In this chapter, we consider the role played by the computer in the storage and use of data by people and organizations. We consider the phenomenon of persistence, and sketch a basic model for information storage and transfer over time and space. We introduce the BRETAM model (Gaines, 1990) for the introduction of technology into widespread use, and review existing technology in terms of this model. Finally, we consider how well existing technology satisfies the requirements identified in the previous chapter.
Data is a valuable asset in most organizations. Pursuing the analogy of data as an asset, Nolan (1973) points out that this asset is typically "frozen", by being locked into particular application programs. A decade later, Martin (1983) presents a detailed plan for organizing the data of an organization into a usable form. More recently, integration of available technologies into effective use in an office environment is still considered an area of research (Pernici, 1990).
Even though data is not consumed as it is used, its use will still need to be carefully controlled and audited. The organization will need to know where it comes from, and how it is used, by whom and for what purposes. In other words, the data of an organization will itself need to become the subject of a database. This meta database is a key technical component of the solution. It is not a new concept, having been called a "data dictionary" (Gray 1978), and more recently a "knowledge dictionary" (Davis 1989, Jansen 1990).

= DATA EXTRACT =
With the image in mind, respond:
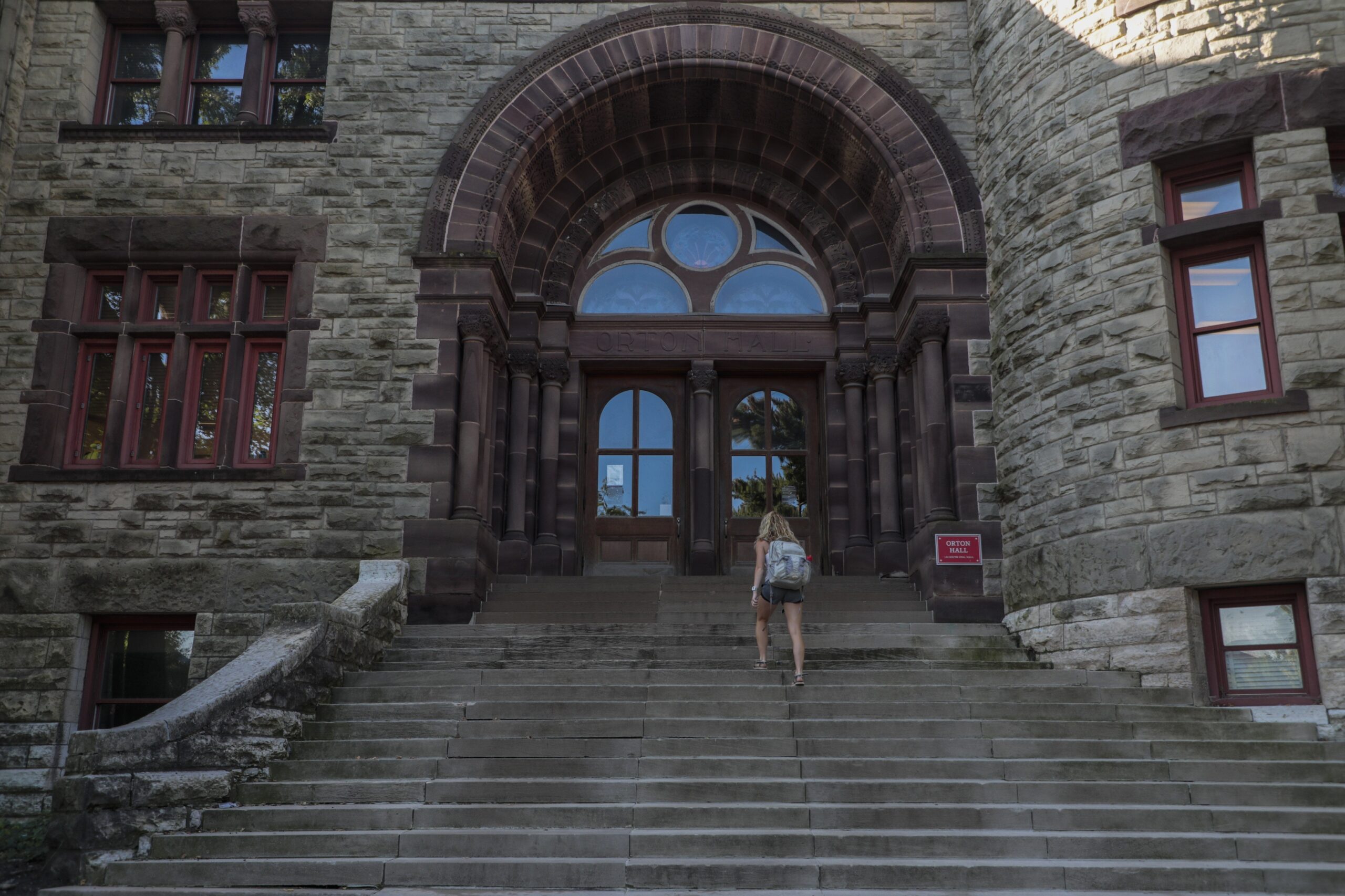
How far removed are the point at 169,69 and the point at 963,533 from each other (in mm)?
10294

= DIRECTIONS =
• a. Answer these questions from the passage on data storage:
(i) Which model does the chapter introduce for bringing technology into widespread use?
(ii) Who points out that data as an asset is typically "frozen"?
(iii) What two earlier names does the passage give for the meta database concept?
• b. Copy out the passage on data storage word for word, starting at "In this chapter, we" and ending at "the previous chapter.".

= SOLUTION SET =
• a.
(i) The BRETAM model (Gaines, 1990).
(ii) Nolan (1973).
(iii) A "data dictionary" (Gray 1978) and a "knowledge dictionary" (Davis 1989, Jansen 1990).

• b.
In this chapter, we consider the role played by the computer in the storage and use of data by people and organizations. We consider the phenomenon of persistence, and sketch a basic model for information storage and transfer over time and space. We introduce the BRETAM model (Gaines, 1990) for the introduction of technology into widespread use, and review existing technology in terms of this model. Finally, we consider how well existing technology satisfies the requirements identified in the previous chapter.